Trecho selecionado
Mudança na jurisprudência afeta contribuintes, que devem R$ 170 bi à União
Empresas em recuperação judicial que têm dívidas tributárias estão com dificuldade de manter os seus processos. Tribunais de pelo menos três Estados – São Paulo, Rio de Janeiro e Paraná – mudaram a jurisprudência e, agora, exigem a apresentação do documento de regularidade fiscal para que o procedimento tenha continuidade.
No Superior Tribunal de Justiça (STJ), além disso, alguns ministros estão validando decisões proferidas por juízes de varas de execuções fiscais que permitiram a penhora ou o bloqueio de bens das devedoras.
Essas situações, até bem pouco tempo, eram raramente vistas no Judiciário. A mudança deve-se, em grande parte, à nova Lei de Recuperações e Falências (nº 14.112/2020), que entrou em vigor em janeiro e começa a ser discutida nos tribunais.

Dados fornecidos

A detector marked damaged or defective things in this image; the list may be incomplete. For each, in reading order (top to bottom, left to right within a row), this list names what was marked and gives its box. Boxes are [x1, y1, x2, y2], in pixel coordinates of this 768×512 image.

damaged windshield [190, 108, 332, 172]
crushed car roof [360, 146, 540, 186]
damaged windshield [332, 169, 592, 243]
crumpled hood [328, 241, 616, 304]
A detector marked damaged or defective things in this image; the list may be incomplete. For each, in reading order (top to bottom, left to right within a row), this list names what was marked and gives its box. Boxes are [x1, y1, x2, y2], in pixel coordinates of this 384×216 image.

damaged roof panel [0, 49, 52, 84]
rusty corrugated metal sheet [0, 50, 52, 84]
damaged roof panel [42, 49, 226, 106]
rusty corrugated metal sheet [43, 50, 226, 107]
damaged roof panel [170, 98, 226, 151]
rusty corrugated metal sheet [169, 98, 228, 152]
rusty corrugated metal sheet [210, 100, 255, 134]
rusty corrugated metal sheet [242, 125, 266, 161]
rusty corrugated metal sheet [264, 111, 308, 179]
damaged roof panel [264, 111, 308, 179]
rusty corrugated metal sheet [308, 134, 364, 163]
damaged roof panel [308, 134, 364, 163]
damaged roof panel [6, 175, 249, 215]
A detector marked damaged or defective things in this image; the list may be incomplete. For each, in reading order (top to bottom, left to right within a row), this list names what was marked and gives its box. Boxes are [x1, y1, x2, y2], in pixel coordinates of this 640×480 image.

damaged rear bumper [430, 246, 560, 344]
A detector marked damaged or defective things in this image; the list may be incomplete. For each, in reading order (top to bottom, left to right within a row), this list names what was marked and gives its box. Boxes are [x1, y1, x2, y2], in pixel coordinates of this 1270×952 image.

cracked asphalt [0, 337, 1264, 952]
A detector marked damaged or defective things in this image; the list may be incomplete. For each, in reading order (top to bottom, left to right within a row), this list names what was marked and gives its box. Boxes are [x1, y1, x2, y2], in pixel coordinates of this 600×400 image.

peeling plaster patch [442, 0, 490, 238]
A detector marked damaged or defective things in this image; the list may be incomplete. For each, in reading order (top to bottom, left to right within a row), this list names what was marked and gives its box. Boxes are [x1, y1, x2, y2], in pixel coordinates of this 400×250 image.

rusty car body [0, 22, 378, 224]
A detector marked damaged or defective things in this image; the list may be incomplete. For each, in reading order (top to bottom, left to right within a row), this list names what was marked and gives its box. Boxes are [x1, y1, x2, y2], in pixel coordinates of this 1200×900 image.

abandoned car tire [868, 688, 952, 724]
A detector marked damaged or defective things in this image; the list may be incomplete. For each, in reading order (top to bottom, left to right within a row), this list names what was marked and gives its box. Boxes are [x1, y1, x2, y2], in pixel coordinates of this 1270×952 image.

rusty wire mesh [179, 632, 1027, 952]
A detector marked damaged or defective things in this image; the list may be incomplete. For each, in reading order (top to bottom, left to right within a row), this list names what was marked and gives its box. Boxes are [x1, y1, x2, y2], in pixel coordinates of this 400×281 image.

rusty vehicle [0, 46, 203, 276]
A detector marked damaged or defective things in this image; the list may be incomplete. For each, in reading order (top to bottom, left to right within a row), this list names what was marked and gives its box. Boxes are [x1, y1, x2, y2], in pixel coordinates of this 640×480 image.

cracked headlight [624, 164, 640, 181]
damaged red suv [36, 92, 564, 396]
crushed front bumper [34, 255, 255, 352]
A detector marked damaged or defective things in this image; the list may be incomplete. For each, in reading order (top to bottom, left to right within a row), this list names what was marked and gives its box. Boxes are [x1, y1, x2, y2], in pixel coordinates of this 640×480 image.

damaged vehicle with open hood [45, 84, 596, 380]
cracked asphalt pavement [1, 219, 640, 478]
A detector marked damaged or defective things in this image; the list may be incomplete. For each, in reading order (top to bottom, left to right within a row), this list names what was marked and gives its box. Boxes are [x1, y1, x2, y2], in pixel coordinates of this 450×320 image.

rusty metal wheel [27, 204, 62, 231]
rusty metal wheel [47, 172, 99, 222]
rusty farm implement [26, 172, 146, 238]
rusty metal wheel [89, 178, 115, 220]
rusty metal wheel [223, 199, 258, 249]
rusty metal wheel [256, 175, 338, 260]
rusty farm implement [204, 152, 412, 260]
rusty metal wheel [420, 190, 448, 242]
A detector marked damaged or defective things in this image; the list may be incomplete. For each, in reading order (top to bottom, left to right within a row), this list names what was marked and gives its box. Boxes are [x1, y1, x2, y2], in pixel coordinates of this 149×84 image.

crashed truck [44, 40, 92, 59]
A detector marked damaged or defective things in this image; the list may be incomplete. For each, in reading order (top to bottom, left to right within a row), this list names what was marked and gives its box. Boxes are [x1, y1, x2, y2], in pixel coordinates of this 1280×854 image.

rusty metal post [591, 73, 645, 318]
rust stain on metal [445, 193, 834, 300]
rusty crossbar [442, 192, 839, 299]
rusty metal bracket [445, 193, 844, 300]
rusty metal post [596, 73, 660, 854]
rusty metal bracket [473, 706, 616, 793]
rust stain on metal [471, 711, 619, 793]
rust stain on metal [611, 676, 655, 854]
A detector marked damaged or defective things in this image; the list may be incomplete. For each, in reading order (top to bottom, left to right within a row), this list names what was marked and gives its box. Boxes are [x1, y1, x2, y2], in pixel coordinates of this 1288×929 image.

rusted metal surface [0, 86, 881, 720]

O que fazer
1 - De acordo com o trecho sobre recuperação judicial, por que os tribunais passaram a adotar essas posições? Responda em uma a três frases.
2 - Quais Estados têm tribunais que mudaram a jurisprudência, segundo o trecho sobre recuperação judicial? Cite todos.
3 - Dê continuidade ao texto sobre empresas em recuperação judicial, começando logo após a última frase apresentada.
O material foi retirado de outra fonte.

Respostas
1 - A mudança se deve, em grande parte, à nova Lei de Recuperações e Falências (nº 14.112/2020). Essa lei entrou em vigor em janeiro e começa a ser discutida nos tribunais.

2 - São Paulo, Rio de Janeiro e Paraná.

3 -
Empresas em recuperação judicial acumulam um volume enorme de dívidas tributárias. Só com a União são cerca de R$ 170 bilhões, segundo levantamento atualizado em abril pela Procuradoria-Geral da Fazenda Nacional (PGFN). Desse total, uma parcela baixa, de R$ 24,2 bilhões, está em situação regular – o contribuinte apresentou garantia à dívida ou aderiu a um parcelamento, por exemplo.
A apresentação da certidão fiscal (CND) sempre constou em lei – desde 2005 – como um dos requisitos ao processo de recuperação. Mas essa regra era flexibilizada com o argumento de que não havia um parcelamento de dívidas tributárias adequado para as empresas em crise.
Com a nova lei, porém, essa argumentação deixa de existir. As empresas em recuperação agora têm opções. Podem escolher entre duas modalidades de parcelamento: em até 120 vezes ou usar prejuízo fiscal para cobrir 30% da dívida e parcelar o restante em até 84 meses.
Além disso, passaram a ter mais vantagens, com a vigência da nova lei, nas chamadas transações tributárias. Elas podem, por exemplo, pagar as suas dívidas em até 120 meses e com até 70% de desconto em juros e multas. Os demais contribuintes conseguem, no máximo, 50% e o parcelamento em até 84 vezes.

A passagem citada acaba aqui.